Work to be completed
Show each line below that contains the string "Nurses". Case counts.

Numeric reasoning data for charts
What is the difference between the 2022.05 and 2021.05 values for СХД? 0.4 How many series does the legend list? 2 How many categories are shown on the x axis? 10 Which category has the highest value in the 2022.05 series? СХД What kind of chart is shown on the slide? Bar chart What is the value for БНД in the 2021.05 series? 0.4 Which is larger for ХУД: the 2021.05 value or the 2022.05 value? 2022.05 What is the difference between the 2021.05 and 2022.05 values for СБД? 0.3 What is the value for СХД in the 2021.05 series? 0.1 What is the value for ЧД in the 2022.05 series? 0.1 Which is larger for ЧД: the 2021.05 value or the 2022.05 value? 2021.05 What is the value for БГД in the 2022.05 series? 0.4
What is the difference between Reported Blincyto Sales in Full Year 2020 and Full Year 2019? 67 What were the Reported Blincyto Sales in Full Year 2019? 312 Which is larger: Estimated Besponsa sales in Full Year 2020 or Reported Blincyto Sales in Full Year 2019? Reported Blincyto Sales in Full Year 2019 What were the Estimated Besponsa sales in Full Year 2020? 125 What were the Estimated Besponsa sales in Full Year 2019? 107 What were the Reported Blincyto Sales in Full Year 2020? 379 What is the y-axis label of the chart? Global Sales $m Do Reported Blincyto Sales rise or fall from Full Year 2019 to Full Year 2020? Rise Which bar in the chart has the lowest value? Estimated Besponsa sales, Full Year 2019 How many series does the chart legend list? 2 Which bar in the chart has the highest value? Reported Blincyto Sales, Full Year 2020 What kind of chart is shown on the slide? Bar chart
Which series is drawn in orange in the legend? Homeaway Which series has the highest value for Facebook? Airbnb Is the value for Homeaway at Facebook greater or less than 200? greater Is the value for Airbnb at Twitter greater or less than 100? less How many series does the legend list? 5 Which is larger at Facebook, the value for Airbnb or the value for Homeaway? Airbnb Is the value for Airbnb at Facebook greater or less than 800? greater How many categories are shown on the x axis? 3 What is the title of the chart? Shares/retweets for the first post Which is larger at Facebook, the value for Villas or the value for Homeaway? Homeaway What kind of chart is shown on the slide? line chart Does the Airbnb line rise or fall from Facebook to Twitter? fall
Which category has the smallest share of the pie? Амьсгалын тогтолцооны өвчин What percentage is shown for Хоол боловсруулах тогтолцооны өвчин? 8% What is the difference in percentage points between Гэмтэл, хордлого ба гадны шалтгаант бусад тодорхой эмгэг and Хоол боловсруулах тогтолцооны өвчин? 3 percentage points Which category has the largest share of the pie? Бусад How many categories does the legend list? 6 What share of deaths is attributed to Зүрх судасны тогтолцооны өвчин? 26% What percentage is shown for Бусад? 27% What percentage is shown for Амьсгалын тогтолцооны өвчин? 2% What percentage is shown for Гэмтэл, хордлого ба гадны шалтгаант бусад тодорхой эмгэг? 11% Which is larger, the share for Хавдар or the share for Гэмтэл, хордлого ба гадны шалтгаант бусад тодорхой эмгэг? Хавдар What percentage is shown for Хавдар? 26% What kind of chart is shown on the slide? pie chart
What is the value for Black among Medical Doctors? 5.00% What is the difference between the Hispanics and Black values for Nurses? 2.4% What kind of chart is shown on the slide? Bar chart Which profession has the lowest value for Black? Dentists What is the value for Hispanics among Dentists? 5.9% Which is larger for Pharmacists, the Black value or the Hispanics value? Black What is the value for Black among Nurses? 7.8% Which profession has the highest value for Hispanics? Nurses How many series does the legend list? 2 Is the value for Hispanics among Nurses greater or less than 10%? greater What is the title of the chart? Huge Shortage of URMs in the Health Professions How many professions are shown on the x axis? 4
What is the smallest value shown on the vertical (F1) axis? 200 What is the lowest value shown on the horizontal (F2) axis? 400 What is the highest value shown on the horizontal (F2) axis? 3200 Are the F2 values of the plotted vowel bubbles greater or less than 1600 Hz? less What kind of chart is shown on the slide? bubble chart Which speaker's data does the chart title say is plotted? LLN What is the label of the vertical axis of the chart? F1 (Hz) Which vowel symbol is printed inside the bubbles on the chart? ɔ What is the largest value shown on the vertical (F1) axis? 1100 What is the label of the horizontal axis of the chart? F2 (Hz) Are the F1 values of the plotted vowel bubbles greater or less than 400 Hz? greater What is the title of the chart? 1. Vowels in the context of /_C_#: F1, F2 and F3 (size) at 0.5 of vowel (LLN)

Task response
What is the value for Black among Medical Doctors? 5.00% What is the difference between the Hispanics and Black values for Nurses? 2.4% What kind of chart is shown on the slide? Bar chart Which profession has the lowest value for Black? Dentists What is the value for Hispanics among Dentists? 5.9% Which is larger for Pharmacists, the Black value or the Hispanics value? Black What is the value for Black among Nurses? 7.8% Which profession has the highest value for Hispanics? Nurses How many series does the legend list? 2 Is the value for Hispanics among Nurses greater or less than 10%? greater What is the title of the chart? Huge Shortage of URMs in the Health Professions How many professions are shown on the x axis? 4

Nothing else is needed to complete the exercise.